• PASSAGE SHOWN:
----------------
Executive Director Alexandria Behrend shares what's being cultivated here.
- Alexandria Behrend: So, the mission of Food and Farm Exploration Center is to teach current and future generations about agriculture, where their food is grown, and those who grow it, and just connect those dots of appreciation.
- I love that.
And how does that connect to collaborations within the community?
- Alexandria: Central Sands of Wisconsin is where we're located right now, which is a beautiful place to grow many of our focus crops.
So, the soil is exactly right to grow potatoes, peas, corn, cabbage, a couple others.
And so, we're just really bringing homage to those family farms in the area.
- And what makes Food and Farm Exploration Center so unique, and what do you want people to take away from their time here?
- We have probably one of the coolest experiences that families can have.
We have 60 interactive exhibits that are available for people from age 2 to age 92.
----------------
• GIVEN DATA:
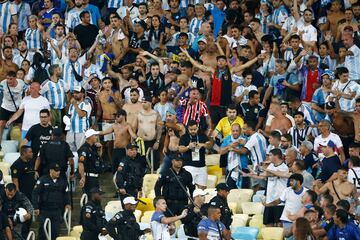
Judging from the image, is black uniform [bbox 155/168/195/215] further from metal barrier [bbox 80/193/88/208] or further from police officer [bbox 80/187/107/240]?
metal barrier [bbox 80/193/88/208]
----------------
• ACTIONS TO TAKE:
1. Answer these questions from the Food and Farm Exploration Center interview:
(a) In what region of Wisconsin is the center located?
(b) Which crops is the soil there said to be exactly right for?
(c) How many interactive exhibits does the center have?
2. Copy the stretch of the Food and Farm Exploration Center interview from "- Alexandria Behrend: So, the" through "their time here?".

• SOLVED PROBLEMS:
1.
(a) Central Sands of Wisconsin
(b) Potatoes, peas, corn, cabbage, and a couple of others
(c) 60

2.
- Alexandria Behrend: So, the mission of Food and Farm Exploration Center is to teach current and future generations about agriculture, where their food is grown, and those who grow it, and just connect those dots of appreciation.
- I love that.
And how does that connect to collaborations within the community?
- Alexandria: Central Sands of Wisconsin is where we're located right now, which is a beautiful place to grow many of our focus crops.
So, the soil is exactly right to grow potatoes, peas, corn, cabbage, a couple others.
And so, we're just really bringing homage to those family farms in the area.
- And what makes Food and Farm Exploration Center so unique, and what do you want people to take away from their time here?